Since it is a memoir, I just wrote from memory, super focused on my body and how it carried trauma. I didn’t conduct any research other than trying to articulate the symptoms of PTSD, how they showed up in my body, and how each symptom impacted the choices I made for me and my children.

From your perspective, what’s the hardest thing about writing and researching? And what do you love most about it?

Although I’ve written academic and research-based work, I favor memoir and essay writing because I only have to dig into myself for the answers I seek. That said, the part of research I enjoy the most is finding articles that reflect my experiences though a theoretical lens — I find these in psychology and feminist theory most often. Being able to intelligently articulate — or name — the experiences I have is quite liberating because then I don’t feel like an anomaly. There’s a term for it, a name and a reason. 

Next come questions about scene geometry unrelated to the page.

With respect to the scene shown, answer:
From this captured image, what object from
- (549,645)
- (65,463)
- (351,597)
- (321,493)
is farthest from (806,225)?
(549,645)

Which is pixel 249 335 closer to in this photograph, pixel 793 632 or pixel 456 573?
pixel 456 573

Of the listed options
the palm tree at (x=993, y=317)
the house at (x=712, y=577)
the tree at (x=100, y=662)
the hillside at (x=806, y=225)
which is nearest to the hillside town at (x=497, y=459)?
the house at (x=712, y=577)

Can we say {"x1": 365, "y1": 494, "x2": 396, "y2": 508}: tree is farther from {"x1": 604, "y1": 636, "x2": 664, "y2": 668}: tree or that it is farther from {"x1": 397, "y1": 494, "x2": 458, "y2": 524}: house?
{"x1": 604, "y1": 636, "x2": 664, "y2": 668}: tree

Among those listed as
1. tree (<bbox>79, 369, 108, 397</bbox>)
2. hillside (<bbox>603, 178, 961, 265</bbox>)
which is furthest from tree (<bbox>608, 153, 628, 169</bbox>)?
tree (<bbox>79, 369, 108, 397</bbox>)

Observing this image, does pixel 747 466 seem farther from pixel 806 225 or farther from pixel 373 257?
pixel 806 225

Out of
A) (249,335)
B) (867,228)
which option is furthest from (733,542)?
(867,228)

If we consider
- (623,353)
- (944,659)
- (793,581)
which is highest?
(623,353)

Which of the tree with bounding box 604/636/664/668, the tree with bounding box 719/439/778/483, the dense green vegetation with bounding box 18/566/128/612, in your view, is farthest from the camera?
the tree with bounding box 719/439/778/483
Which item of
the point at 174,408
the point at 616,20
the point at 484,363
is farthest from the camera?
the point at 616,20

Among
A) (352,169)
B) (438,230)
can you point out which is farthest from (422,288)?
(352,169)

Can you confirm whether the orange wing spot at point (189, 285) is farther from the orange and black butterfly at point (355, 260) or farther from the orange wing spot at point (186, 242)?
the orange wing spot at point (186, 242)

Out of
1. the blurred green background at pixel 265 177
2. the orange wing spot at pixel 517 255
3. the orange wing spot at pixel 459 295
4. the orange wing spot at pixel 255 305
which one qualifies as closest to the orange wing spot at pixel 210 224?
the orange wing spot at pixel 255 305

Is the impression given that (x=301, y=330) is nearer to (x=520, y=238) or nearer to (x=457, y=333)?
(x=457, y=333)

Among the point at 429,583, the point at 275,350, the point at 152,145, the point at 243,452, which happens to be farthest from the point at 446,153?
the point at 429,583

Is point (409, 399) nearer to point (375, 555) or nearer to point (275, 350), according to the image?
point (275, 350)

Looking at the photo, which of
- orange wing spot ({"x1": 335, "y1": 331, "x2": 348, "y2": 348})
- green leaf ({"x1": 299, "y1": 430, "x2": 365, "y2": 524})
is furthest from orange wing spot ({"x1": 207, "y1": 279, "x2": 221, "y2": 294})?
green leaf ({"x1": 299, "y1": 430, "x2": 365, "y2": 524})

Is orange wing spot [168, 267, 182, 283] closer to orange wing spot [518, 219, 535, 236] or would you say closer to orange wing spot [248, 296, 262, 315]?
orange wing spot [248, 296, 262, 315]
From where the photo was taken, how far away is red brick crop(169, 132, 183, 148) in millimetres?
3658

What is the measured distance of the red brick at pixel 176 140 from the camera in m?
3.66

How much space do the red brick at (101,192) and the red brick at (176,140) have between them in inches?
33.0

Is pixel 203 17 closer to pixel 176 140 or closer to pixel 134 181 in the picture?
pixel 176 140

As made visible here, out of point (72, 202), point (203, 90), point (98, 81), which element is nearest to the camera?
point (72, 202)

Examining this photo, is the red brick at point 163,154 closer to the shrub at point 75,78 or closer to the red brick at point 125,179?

What’s capturing your imagination these days outside of reading and writing?

Travel. I really want to travel abroad, but financially, I can’t do it. I’m a full-time college instructor with two side hustles and still don’t make enough to travel — but one day I will. Staying local, I really want to continue my post-divorce bucket list from last summer: I got a tattoo, drove to Utah and back again from Chicago, stopped at all the touristy places, tried a variety of ice cream flavors outside of my hot fudge sundae addiction, paddle-boarded, tried axe-throwing, and bought myself a mustang convertible. This year, I will be driving north to New York to visit friends, read a whole bunch of books from my bookshelves, apply for jobs, return to school for a mental health counseling degree, and kayak.  

Any new writing projects in the works?

I am editing my next book, As You Lay Dying, about a woman who visits her estranged mother in the hospital. The mother was hard and cold, and now that she is in a coma, the woman sits beside her and tells her all that she has overcome in having her as a mother. It’s fiction, but it’s also based on my relationship with my adoptive mother. 

What was the last book you read? What did you think of it?

The last book I read was Lessons in Chemistry, and I loved it because of its feminist themes. I teach women’s studies from an intersectional feminist framework, and this book resonated with past and current tides of American sexism.  

Where can readers find you?

Instagram: https://www.instagram.com/marina.delvecchio/

Facebook: https://www.facebook.com/Marinagraphy/

X: https://twitter.com/MarinaDelV5375

Website: https://marinadelvecchio.com/

Thank you Marina! Unsexed is OUT NOW.

Unsexed

Unsexed examines the role that sex plays in the life of one woman with two mothers who introduce her to polarized frameworks of female sexuality.

Born in Greece to a violent prostitute and then adopted by a cold and unloving virgin from New York, Marina inherits a sexual identity steeped in fear and shame–one that, as she grows older and becomes a wife and mother, trickles into her marriage and the parenting of her children. Without the tools needed to understand her complex mothers or to unpack the lessons they taught her, Marina relies on self-erasure to survive relationships that silence and define her–until she finally becomes fed up with those old patterns and begins to stand in her own power.

A memoir that unearths the layered emotional and sexual lives of women and exemplifies the satisfaction that comes when they assert their voices and power, Unsexed speaks to millions of women who have different narratives but face similar struggles in reclaiming their voices, bodies, and sexuality.